Comment contrôler l’évolution de la masse salariale à court terme ?

C’est sur la révision du temps de travail et l’organisation des services que les collectivités entendent aujourd’hui mettre l’accent (47 %). Jusqu’alors peu enclins à s’engager sur ce terrain réputé conflictuel, les responsables territoriaux s’affirment ainsi prêts, en 2015, à s’engager sur des mesures plus structurelles. Comme s’il s’agissait désormais d’un fait acquis, la maîtrise du recrutement, longtemps avancée comme priorité d’action, n’est plus citée qu’en troisième choix.

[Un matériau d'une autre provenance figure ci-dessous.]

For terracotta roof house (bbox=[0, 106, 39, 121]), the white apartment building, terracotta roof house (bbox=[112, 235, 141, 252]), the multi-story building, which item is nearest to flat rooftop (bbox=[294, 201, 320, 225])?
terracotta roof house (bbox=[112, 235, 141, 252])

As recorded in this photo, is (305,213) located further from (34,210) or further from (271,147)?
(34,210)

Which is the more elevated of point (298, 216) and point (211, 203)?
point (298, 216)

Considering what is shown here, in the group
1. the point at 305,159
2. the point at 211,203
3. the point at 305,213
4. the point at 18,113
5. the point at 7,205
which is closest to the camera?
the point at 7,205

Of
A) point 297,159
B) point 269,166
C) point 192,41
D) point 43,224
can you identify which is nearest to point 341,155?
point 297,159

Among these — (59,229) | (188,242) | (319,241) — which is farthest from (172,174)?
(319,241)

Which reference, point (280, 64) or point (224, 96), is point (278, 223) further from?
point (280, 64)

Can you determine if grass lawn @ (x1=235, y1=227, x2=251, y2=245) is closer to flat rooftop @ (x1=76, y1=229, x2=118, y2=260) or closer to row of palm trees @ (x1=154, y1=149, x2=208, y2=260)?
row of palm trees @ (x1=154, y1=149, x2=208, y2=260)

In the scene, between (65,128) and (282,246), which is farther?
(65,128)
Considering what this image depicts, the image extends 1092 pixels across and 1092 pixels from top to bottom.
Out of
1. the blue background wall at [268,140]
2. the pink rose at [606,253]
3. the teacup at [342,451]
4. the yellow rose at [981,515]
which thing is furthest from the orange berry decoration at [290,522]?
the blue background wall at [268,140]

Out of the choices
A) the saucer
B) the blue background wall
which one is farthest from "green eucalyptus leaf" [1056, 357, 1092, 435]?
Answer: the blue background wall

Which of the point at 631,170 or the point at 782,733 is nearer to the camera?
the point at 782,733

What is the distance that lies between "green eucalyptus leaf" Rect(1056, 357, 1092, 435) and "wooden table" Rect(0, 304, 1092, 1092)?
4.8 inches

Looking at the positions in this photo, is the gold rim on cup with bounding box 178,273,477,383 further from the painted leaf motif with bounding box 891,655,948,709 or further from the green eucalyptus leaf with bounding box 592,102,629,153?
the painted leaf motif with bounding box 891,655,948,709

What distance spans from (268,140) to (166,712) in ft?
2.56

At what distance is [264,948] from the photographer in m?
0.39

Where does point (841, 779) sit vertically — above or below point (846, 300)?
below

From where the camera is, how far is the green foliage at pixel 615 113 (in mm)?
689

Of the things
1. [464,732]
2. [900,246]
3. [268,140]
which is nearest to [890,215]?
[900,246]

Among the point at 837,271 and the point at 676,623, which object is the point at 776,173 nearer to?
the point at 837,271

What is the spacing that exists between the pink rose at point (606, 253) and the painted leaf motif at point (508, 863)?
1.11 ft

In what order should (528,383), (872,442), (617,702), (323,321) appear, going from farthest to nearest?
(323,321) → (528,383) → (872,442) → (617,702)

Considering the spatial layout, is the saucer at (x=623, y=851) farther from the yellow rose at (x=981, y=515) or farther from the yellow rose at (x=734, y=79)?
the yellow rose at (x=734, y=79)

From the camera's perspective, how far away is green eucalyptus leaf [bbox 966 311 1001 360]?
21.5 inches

Au-delà de la contrainte financière, on peut supposer que la récente réforme des rythmes scolaires, surmontée malgré sa complexité de mise en œuvre, a constitué un banc d’essai convenable de l’adaptabilité organisationnelle et sociale.

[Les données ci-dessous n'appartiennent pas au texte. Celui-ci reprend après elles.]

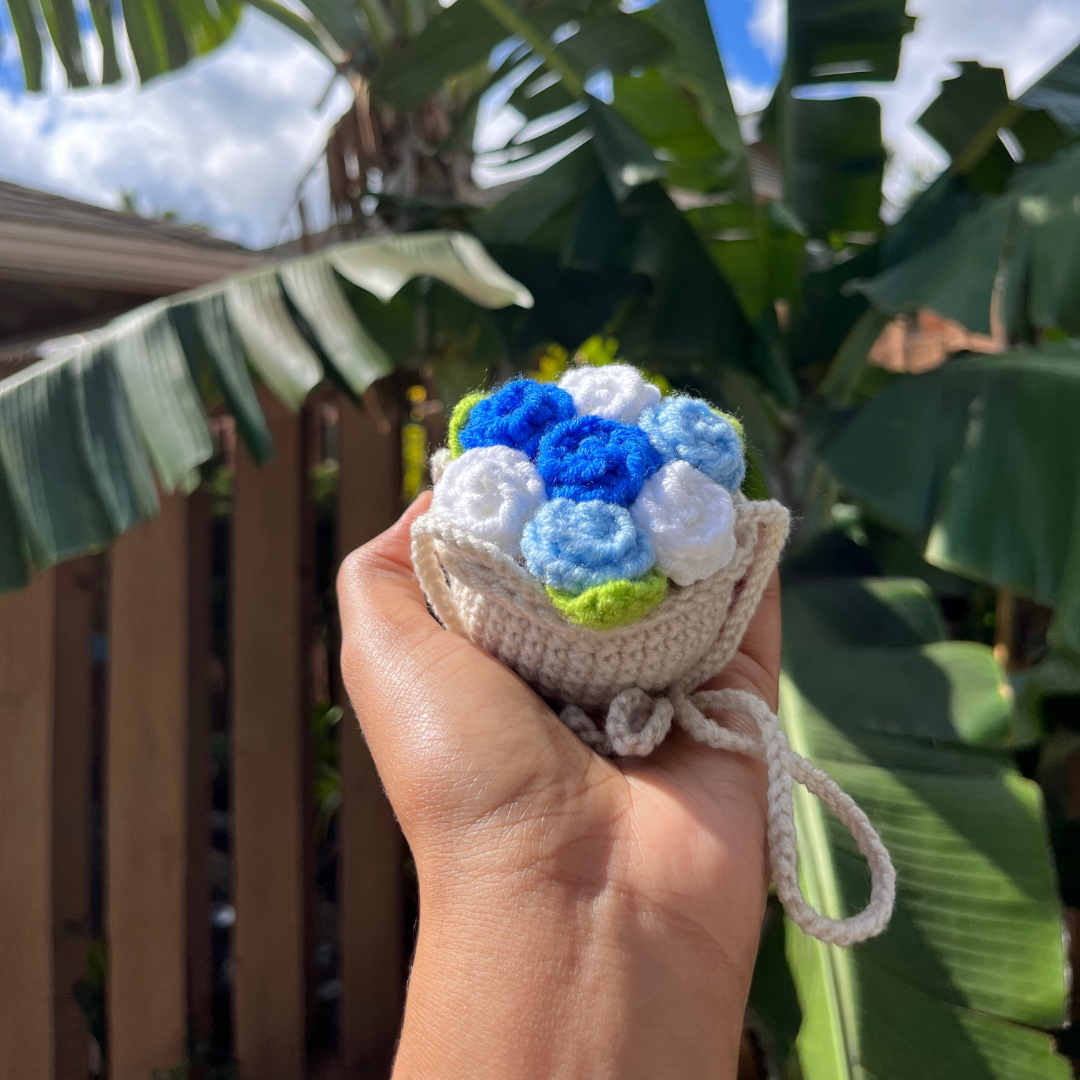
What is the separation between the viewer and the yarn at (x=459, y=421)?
732 millimetres

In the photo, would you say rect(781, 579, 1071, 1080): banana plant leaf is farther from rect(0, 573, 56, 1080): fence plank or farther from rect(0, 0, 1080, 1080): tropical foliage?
rect(0, 573, 56, 1080): fence plank

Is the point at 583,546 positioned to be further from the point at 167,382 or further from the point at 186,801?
the point at 186,801

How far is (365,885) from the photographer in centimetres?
194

Logiquement, plus leurs effectifs sont étoffés, plus les collectivités misent sur le potentiel d’efficacité de cette approche. Les grandes villes sont 67 % à la prôner (+27 points par rapport à 2014) ; les communautés et les communes moyennes l’avancent à 50 %.

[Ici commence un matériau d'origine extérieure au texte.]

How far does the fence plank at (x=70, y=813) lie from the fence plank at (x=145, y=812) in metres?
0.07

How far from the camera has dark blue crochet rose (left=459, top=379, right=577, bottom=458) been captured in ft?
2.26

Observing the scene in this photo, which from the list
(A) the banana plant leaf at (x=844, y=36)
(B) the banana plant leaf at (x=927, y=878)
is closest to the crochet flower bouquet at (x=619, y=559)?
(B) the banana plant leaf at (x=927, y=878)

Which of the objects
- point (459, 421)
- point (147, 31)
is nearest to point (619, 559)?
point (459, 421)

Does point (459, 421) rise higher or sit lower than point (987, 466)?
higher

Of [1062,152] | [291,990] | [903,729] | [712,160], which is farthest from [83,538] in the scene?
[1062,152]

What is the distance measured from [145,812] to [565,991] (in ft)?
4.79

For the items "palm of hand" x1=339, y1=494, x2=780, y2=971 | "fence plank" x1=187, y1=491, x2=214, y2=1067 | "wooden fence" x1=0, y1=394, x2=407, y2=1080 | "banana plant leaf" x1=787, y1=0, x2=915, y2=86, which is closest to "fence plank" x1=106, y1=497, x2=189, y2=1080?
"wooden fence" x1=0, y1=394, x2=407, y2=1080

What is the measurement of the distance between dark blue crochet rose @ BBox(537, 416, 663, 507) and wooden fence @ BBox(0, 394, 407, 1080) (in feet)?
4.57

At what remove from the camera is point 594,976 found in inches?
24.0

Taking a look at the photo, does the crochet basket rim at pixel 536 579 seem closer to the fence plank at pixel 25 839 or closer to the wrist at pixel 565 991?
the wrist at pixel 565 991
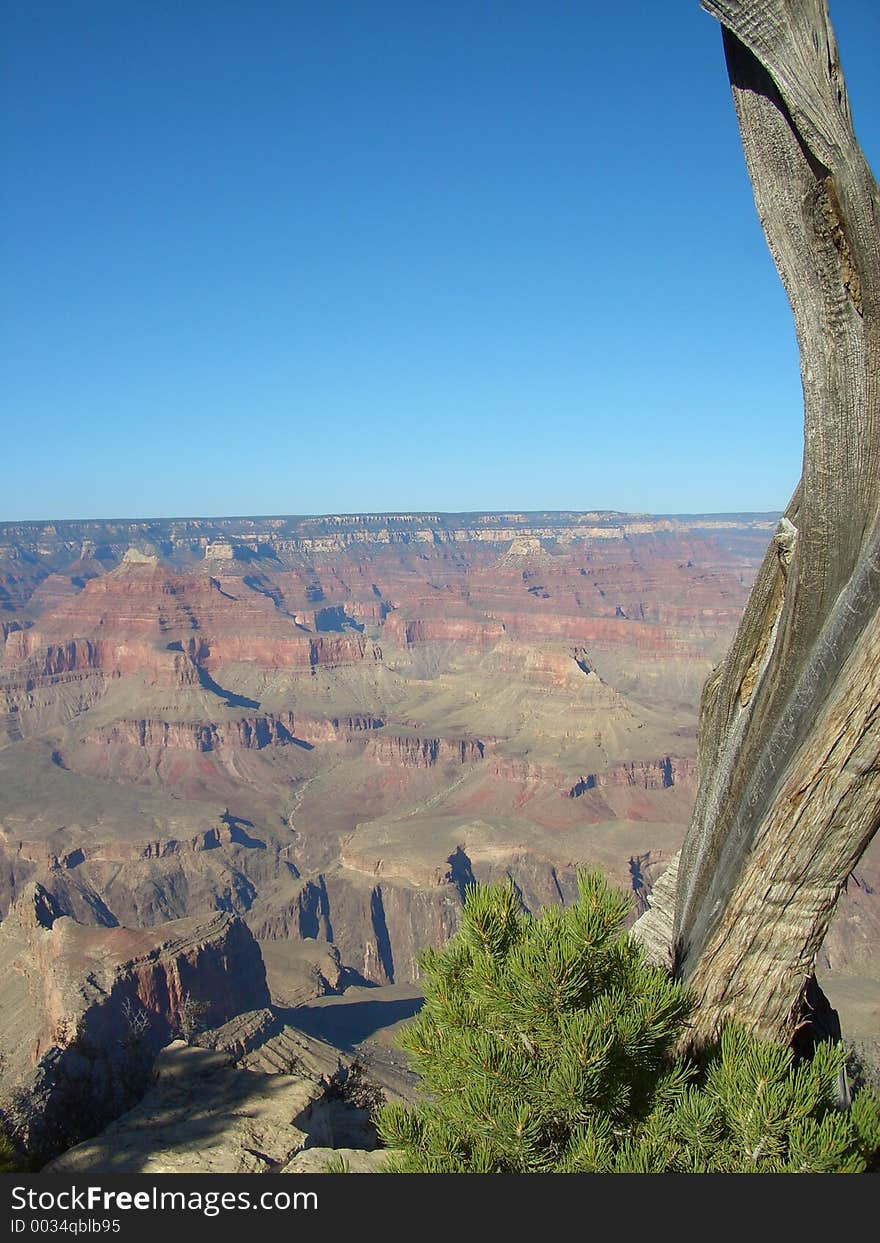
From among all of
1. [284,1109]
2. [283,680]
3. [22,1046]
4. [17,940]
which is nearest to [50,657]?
[283,680]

De réels gisements de productivité

Si elles doivent être analysées avec prudence en attente de l’étude commanditée par le Premier ministre, les données recueillies dans le cadre de cette enquête laissent penser que les accords scellés par le passé dans les grandes et moyennes collectivités ont été particulièrement favorables pour le personnel.

2. Mutualisation des moyens, qui seront les bénéficiaires ?

Sur de nombreux territoires, le champ et le périmètre de la mutualisation des moyens du bloc communal sont encore trop imprécis pour anticiper le solde net des transferts de personnels. Selon les configurations locales et le degré d’intégration communautaire, les consolidations de personnels se feront soit au bénéfice des communes, soit à celui de l’EPCI. Les répondants ne sont donc qu’un quart à considérer la mutualisation comme un moyen de réduire leurs effectifs (de 23 % pour les petites communes à 31 % pour les grandes).

Des transferts différenciés

Les options de mutualisation varient fortement selon le type de collectivité :

  • dans les grandes communes, les intentions de mutualisation de postes de DGS sont très supérieures (38 %) à la moyenne (10 %) ;
  • les projections de mutualisation de fonctions support concernent d’abord les grandes villes (77 %), puis les communautés (64 %) ;
  • les petites communes et les villes moyennes appréhendent prioritairement une mutualisation des services techniques opérationnels (45 %).

3. Baisse des effectifs : une gestion plus rigoureuse des départs à la retraite

Le remplacement partiel des départs à la retraite se concrétise dans la territoriale. À l’exception des communautés, aux effectifs moins âgés, toutes les communes y voient le meilleur moyen de baisser rapidement leurs effectifs (77 %). Le taux est particulièrement élevé au sein des villes moyennes (90 %) et des grandes villes (85 %).

Les contractuels en ligne de mire

Sont ensuite ciblés les emplois contractuels, dont le renouvellement s’annonce plus sélectif (69 %). L’attention prêtée à ces contrats sera particulièrement élevée dans les communautés (82 %) et les communes moyennes (79 %).